If you're looking for some help debugging your Spark Streaming pipeline -- or deciding when you should consider switching to Apache Storm instead -- check out these two talks I recently gave: An Introduction to Apache Spark and Spark & Storm: When & Where?
Before all you Python fans get out your pitchforks -- I like Python! I don't mean to start a programming language war. Honest! But unless there's a pressing need to use Python, I normally recommend that people write their Spark applications in Scala.

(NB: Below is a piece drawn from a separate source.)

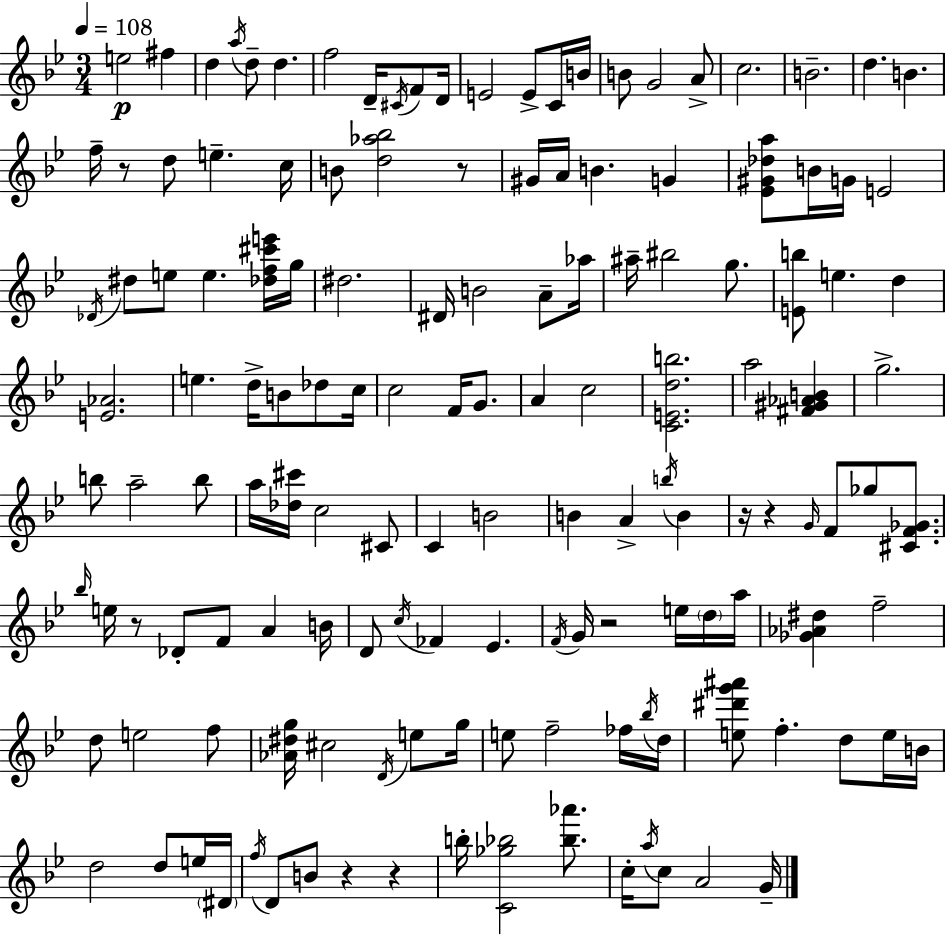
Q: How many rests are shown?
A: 8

There are two main reasons for this. First, if you follow Spark development, you'll soon see that every release brings something new to the Scala/Java side of things and updates the Python APIs to include something that wasn't exposed previously (this is true to an even greater extent with the SparkR bindings). You will always be at least a step or two behind what is possible on the platform. Second, if you're using a pure RDD approach in writing your application, Python is almost always going to be slower than a Java or Scala equivalent. Use Scala! Embrace the type-safety!

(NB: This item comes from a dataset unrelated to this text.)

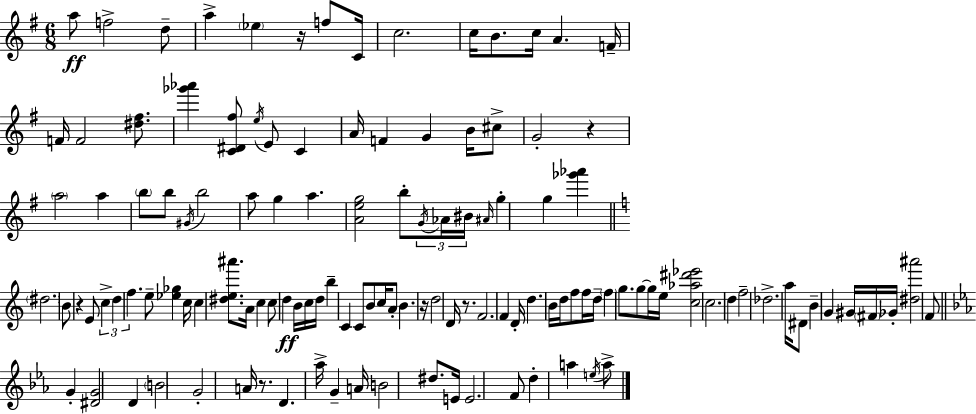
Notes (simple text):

But if you need things in numpy or scikit-learn that simply aren't in Spark, then yes, Python definitely becomes a viable option again -- as long as you don't mind being a little behind the Spark API curve. Hey, back off with that pitchfork.
5. Random crazy errors
What sort of crazy errors? For instance, on a recent engagement, I had a Spark job that had been working fine for over a week. Then, out of nowhere, it stopped. The executor logs were full of entries that pointed to compression/decompression errors during the shuffle stages.
There's an open ticket in Spark's Jira log that blames this on the Snappy compression scheme used during the shuffles. Oh, and the ticket points out it's intermittent.
I flipped to a different codec and all was fine -- until the next morning, whereupon I got similar errors. I then spent that day flipping between different shuffle codecs and even turning off the compression entirely, but to no avail. Eventually, I tracked down the issue to the interaction of Spark's network transport system (Netty) with the Xen hypervisor and the version of the Linux kernel that we were using on our AWS instance (say that three times fast). The fix ended up setting a flag on the Xen network drivers, and everything magically worked like nothing had ever been wrong. It was a very frustrating experience, but at least it had a happy ending.
The moral of these tales? Although Spark makes it easy to write and run complicated data processing tasks at a very large scale, you still need experience and knowledge of everything from the implementation language down to the kernel when you start operating at scale and things go awry. I know, because a significant part of my business is devoted to helping people out of these kinds of jams.